I skimmed through the data, and I realized that for each artist, there are some songs that should not be used for this project.

In [7]:
bts = bts.drop([78, 156, 162, 167, 218, 232, 241, 245]).reset_index().drop('index',1)

BTS has several skits that were retrieved but they are not really songs. Thus I removed them from the dataset. I individually found the index of these skits in the dataset and manually removed them.

In [8]:
# cleaning data for exo songs
# removes last non-exo albums
exo = exo.iloc[:316]
to_remove = []
for label, row in exo.iterrows():
    if 'Live Album' in exo.loc[label, 'album']:
        to_remove.append(label)

In [9]:
exo = exo.drop(to_remove).reset_index().drop('index',1)

While I retrieved the data of EXO songs, I realized there were many songs that did not belong to EXO, but were unintentionally retrieved. Obviously, these songs should not be included in the dataset.

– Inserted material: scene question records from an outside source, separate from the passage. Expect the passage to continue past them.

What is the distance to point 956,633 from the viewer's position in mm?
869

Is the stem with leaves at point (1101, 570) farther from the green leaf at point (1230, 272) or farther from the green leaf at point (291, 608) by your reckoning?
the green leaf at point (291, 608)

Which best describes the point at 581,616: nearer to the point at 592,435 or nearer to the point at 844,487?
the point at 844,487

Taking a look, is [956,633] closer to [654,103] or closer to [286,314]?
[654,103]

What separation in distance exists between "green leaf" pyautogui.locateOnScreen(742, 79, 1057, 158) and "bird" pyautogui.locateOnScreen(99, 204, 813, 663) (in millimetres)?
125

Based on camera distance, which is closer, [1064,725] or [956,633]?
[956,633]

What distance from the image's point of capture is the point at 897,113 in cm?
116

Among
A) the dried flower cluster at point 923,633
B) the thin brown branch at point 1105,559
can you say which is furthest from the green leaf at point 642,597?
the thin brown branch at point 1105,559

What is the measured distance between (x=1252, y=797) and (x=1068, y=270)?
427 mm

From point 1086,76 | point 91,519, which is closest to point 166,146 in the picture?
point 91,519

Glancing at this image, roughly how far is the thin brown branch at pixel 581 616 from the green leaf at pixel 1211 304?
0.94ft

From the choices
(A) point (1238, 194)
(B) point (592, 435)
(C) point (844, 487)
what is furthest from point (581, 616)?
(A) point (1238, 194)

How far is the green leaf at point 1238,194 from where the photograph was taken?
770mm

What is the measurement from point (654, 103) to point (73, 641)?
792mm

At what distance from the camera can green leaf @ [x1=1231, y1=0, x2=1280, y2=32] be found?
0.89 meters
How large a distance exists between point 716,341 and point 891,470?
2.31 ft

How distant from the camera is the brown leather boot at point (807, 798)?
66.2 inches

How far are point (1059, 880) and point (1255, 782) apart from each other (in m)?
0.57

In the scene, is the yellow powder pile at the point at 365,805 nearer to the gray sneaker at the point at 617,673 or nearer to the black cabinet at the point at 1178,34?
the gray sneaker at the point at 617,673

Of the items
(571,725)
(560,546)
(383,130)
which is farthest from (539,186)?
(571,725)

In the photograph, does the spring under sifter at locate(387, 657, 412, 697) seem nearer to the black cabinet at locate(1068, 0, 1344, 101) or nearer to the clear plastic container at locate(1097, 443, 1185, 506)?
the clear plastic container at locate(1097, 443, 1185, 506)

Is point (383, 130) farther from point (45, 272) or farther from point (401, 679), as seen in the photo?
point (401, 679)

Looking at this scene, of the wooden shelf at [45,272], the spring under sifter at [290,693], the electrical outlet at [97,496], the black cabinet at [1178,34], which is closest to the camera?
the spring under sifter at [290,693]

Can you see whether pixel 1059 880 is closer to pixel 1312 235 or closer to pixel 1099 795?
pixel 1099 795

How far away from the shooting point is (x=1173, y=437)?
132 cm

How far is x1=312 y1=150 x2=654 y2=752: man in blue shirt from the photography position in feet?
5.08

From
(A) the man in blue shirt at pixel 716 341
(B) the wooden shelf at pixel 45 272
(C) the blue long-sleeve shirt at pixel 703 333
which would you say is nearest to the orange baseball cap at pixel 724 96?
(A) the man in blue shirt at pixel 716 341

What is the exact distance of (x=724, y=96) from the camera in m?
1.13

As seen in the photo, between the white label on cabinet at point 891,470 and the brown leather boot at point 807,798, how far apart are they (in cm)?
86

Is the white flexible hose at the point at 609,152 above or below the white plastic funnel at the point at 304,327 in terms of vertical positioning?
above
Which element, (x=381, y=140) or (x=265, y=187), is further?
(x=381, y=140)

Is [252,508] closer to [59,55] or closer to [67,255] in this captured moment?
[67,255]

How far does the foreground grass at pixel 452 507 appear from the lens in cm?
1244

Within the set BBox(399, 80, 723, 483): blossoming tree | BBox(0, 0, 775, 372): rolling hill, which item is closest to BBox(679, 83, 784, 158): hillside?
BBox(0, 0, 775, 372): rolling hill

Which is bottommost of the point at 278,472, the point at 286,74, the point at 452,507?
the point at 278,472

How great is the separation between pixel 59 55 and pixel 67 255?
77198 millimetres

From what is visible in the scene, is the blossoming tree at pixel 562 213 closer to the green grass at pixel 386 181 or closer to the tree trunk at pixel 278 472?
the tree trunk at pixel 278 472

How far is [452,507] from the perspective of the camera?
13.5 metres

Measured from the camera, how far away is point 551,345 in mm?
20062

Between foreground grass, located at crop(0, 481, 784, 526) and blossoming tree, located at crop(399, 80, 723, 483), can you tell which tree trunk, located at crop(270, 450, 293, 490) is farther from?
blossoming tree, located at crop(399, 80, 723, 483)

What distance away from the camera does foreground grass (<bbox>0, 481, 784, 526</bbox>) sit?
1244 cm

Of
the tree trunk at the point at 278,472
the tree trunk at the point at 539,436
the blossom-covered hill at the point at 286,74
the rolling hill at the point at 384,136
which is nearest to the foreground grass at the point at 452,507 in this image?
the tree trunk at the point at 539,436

EXO also had "Live Albums", which essentially contain duplicates of previously-released songs, but with some live sounds from live concerts. Those songs were streamed much less often, which meant my dataset contained resulting in the dataset containing similar songs with drastically different popularity scores. This would affect my analysis. Thus, I also removed those kinds of albums.

In [10]:
to_remove = []
for label, row in shinee.iterrows():
    if ('concert' in shinee.loc[label, 'album']) or ('CONCERT' in shinee.loc[label, 'album']):
        to_remove.append(label)

In [11]:
shinee = shinee.drop(to_remove).reset_index().drop('index',1)

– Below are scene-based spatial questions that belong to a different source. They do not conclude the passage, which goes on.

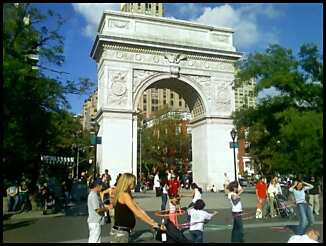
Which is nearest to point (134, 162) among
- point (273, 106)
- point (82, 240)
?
point (273, 106)

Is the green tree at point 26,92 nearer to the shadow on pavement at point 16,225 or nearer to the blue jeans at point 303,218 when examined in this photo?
the shadow on pavement at point 16,225

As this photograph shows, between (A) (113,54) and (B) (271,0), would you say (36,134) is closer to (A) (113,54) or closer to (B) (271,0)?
(B) (271,0)

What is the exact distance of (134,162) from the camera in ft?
105

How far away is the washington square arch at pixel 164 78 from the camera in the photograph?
104 feet

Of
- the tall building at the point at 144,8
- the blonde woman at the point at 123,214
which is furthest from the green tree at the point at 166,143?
the blonde woman at the point at 123,214

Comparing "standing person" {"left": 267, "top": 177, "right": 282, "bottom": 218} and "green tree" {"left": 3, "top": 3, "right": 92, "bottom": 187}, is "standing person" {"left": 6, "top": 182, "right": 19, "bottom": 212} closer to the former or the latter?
"green tree" {"left": 3, "top": 3, "right": 92, "bottom": 187}

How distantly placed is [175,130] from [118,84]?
24444 millimetres

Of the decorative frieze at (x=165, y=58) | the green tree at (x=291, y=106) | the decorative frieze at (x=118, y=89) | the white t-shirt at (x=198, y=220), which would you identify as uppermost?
the decorative frieze at (x=165, y=58)

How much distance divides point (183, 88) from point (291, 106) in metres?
20.3

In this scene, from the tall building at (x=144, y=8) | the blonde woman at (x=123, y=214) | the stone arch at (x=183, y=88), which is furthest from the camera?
the tall building at (x=144, y=8)

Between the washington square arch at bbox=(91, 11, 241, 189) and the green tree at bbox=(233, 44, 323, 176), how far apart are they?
31.7 feet

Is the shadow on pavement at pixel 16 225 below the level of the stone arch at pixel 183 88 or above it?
below

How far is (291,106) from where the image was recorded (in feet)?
51.7

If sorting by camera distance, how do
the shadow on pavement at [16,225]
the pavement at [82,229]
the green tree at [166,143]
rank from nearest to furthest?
the pavement at [82,229] < the shadow on pavement at [16,225] < the green tree at [166,143]
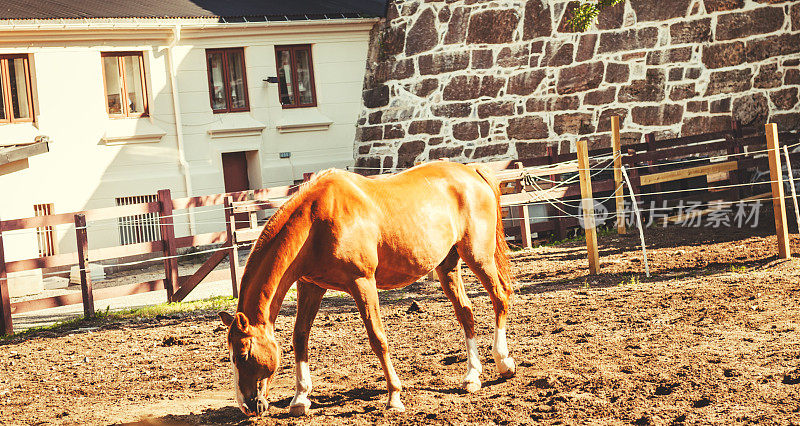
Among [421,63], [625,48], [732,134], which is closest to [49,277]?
[421,63]

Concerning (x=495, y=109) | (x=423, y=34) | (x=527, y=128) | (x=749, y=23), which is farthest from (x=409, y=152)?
(x=749, y=23)

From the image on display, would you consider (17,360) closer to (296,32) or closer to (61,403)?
(61,403)

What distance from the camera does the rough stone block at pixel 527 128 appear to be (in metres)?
17.1

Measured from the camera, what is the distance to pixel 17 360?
330 inches

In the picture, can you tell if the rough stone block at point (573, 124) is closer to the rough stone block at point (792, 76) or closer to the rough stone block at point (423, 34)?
the rough stone block at point (423, 34)

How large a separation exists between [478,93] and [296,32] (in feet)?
14.7

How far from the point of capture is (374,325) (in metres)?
5.49

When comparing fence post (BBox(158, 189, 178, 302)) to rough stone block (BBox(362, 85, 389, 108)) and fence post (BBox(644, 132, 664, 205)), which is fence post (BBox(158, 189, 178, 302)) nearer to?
fence post (BBox(644, 132, 664, 205))

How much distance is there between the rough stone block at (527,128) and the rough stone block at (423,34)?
2.35 meters

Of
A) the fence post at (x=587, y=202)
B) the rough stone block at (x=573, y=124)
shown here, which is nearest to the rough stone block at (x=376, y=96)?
the rough stone block at (x=573, y=124)

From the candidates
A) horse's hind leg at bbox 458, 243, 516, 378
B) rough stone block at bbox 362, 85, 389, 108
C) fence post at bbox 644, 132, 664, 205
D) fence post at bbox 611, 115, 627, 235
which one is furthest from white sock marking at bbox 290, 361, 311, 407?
rough stone block at bbox 362, 85, 389, 108

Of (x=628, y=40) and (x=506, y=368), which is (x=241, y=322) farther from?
(x=628, y=40)

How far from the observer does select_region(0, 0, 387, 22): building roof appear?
1711cm

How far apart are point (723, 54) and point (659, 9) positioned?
4.50ft
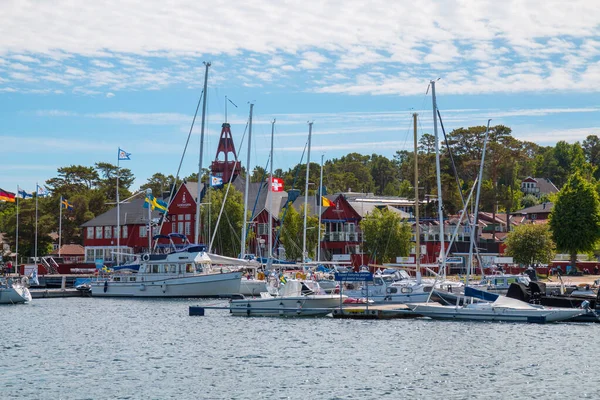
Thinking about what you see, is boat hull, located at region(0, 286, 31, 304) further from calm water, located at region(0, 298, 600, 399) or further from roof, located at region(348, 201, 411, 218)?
roof, located at region(348, 201, 411, 218)

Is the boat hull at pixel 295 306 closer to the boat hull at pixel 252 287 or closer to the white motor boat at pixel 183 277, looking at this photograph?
the white motor boat at pixel 183 277

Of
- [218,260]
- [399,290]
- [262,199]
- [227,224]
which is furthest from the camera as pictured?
[262,199]

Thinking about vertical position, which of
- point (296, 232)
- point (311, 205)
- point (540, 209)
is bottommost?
point (296, 232)

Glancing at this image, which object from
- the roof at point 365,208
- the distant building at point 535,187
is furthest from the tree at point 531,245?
the distant building at point 535,187

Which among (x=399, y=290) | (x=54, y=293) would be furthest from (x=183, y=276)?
(x=399, y=290)

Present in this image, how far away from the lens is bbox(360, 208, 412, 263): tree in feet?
326

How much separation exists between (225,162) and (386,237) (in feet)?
114

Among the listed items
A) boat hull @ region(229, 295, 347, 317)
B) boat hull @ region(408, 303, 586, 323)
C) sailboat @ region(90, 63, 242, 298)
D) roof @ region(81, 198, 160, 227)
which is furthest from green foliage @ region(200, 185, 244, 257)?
boat hull @ region(408, 303, 586, 323)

While looking at the music data of Shinee, I realized Shinee also had a few albums from their live concerts. Thus, I also removed them from the dataset.

In [12]:
to_remove = []
for label, row in twice.iterrows():
    if (twice.loc[label, 'album'] == 'Twicetagram') or ('Repackage' in twice.loc[label, 'album']):
        to_remove.append(label)

In [13]:
twice = twice.drop(to_remove).reset_index().drop('index',1)

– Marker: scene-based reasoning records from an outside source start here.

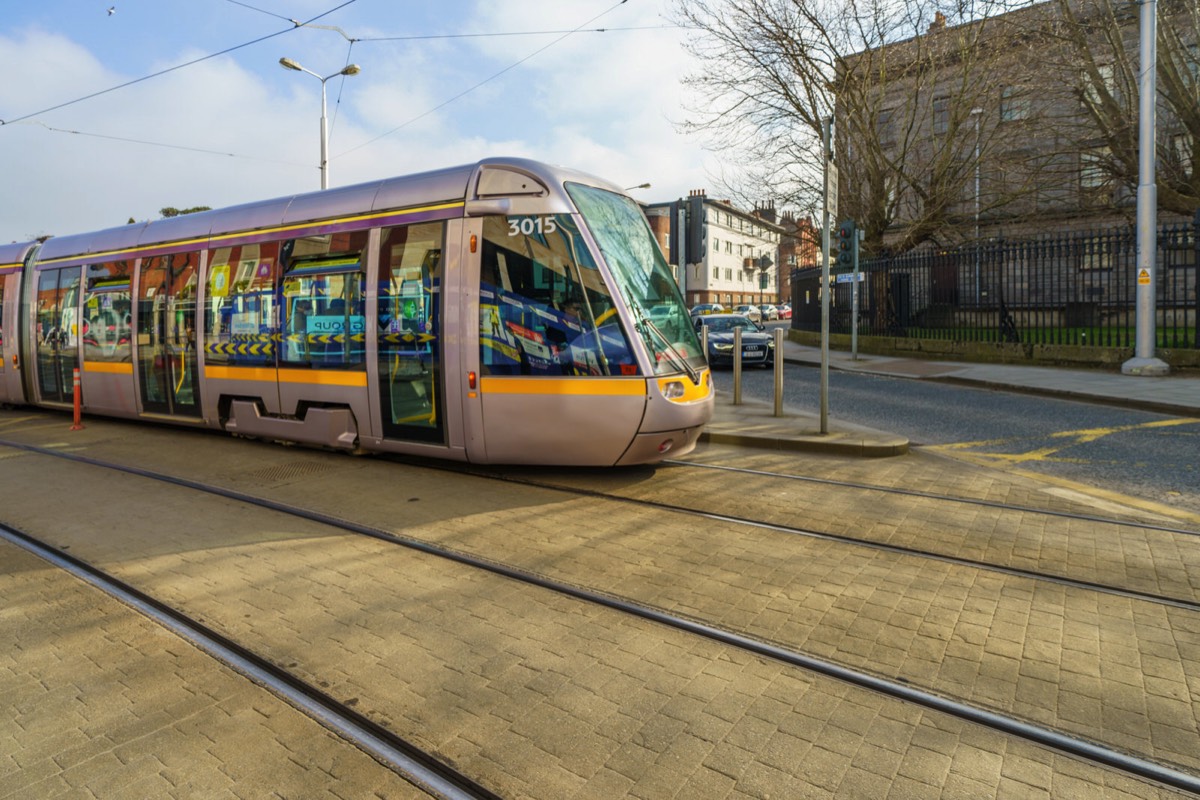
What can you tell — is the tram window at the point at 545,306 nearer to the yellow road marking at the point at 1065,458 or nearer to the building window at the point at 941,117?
the yellow road marking at the point at 1065,458

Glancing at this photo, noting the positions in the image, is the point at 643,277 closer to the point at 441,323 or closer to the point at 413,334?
the point at 441,323

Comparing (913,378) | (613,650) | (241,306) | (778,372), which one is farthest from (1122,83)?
(613,650)

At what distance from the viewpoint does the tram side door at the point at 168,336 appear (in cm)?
964

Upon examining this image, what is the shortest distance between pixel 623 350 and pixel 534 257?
1.11 metres

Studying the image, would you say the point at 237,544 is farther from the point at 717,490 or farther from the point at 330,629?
the point at 717,490

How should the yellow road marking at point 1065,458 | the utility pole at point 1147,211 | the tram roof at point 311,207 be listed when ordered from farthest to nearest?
the utility pole at point 1147,211 → the tram roof at point 311,207 → the yellow road marking at point 1065,458

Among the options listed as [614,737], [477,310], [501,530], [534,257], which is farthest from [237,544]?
[614,737]

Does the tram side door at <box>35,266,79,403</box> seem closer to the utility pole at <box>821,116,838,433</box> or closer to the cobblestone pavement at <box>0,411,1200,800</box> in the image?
the cobblestone pavement at <box>0,411,1200,800</box>

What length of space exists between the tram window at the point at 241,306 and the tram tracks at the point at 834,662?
3142mm

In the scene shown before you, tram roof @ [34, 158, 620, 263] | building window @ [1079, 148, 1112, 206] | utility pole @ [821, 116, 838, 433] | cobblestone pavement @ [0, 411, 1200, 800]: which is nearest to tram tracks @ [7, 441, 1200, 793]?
cobblestone pavement @ [0, 411, 1200, 800]

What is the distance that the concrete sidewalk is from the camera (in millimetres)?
8758

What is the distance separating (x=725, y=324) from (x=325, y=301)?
1472 centimetres

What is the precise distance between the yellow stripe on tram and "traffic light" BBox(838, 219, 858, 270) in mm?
5355

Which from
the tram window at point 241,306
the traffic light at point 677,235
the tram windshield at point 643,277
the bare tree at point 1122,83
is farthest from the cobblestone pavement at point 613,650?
the bare tree at point 1122,83
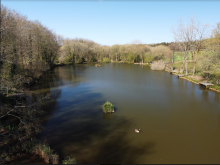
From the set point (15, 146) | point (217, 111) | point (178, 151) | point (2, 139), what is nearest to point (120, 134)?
point (178, 151)

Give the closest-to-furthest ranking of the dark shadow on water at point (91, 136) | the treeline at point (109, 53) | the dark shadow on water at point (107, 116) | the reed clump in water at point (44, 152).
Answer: the reed clump in water at point (44, 152) < the dark shadow on water at point (91, 136) < the dark shadow on water at point (107, 116) < the treeline at point (109, 53)

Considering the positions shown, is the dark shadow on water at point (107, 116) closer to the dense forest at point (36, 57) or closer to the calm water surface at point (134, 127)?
the calm water surface at point (134, 127)

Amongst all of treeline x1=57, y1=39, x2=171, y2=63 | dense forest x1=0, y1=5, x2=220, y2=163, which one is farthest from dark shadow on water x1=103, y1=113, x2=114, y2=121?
treeline x1=57, y1=39, x2=171, y2=63

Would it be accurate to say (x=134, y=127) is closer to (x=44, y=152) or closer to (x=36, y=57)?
(x=44, y=152)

While looking at Twice's dataset, I realized that there were albums that contained duplicate songs. I therefore found those albums and removed them.

In [14]:
# cleaning data for rv songs
rv = rv.iloc[:111]

to_remove = []
for label, row in rv.iterrows():
    if ('Hotel Del Luna' in rv.loc[label, 'album']):
        to_remove.append(label)

In [15]:
rv = rv.drop(to_remove).reset_index().drop('index',1)

For the dataset of Red Velvet, I removed this album called "Hotel Del Luna", because this album was part of a drama series, and Red Velvet sang the official songs of this series. This meant that the popularity score may be affected by factors other than the musical features, and the results would be inaccurate. Thus, I decided to remove this album. 

In [16]:
# cleaning data for blackpink songs
to_remove = []
for label, row in bp.iterrows():
    if ('TOUR' in bp.loc[label, 'album']) or ('BLACKPINK IN YOUR AREA' in bp.loc[label, 'album']) or ('Viral 2020' in bp.loc[label, 'album']):
        to_remove.append(label)

In [17]:
bp = bp.drop(to_remove).reset_index().drop('index',1)

Blackpink also had a few albums from their live concerts, which were removed.

In [18]:
names = [bts, exo, twice, bp, shinee, rv]
for i in range(len(names)):
    # names[i] = names[i].drop(['Unnamed: 0', 'id', 'uri'], axis=1) 
    names[i] = names[i].drop_duplicates(subset='name', keep="first") # removes duplicates

After removing unwanted rows/songs, I removed a few unwanted columns, including: "Unnamed: 0" (which is a column that is automatically included after data retrieval), "id" (not necessary) and "uri" (which is the url of the song of Spotify which is also not needed).

In [19]:
bts.to_csv('bts_data_cleaned.csv')
exo.to_csv('exo_data_cleaned.csv')
shinee.to_csv('shinee_data_cleaned.csv')
twice.to_csv('twice_data_cleaned.csv')
rv.to_csv('rv_data_cleaned.csv')
bp.to_csv('bp_data_cleaned.csv')

After I have cleaned the data, I saved each dataset as a new csv file.

## Summary of Stage 2:

- In this stage, I removed songs that I did not wish to include in my dataset. 
- These songs included: songs from repackaged albums (duplicatess), songs that were unintentionally scraped (errors), and songs that were potentially confounded by other variables (theme songs from drama series), and songs from live concerts. 
- I also removed a few columns that were not necessary.
- Overall, this stage was important for preparing the dataset appropriately for further analysis.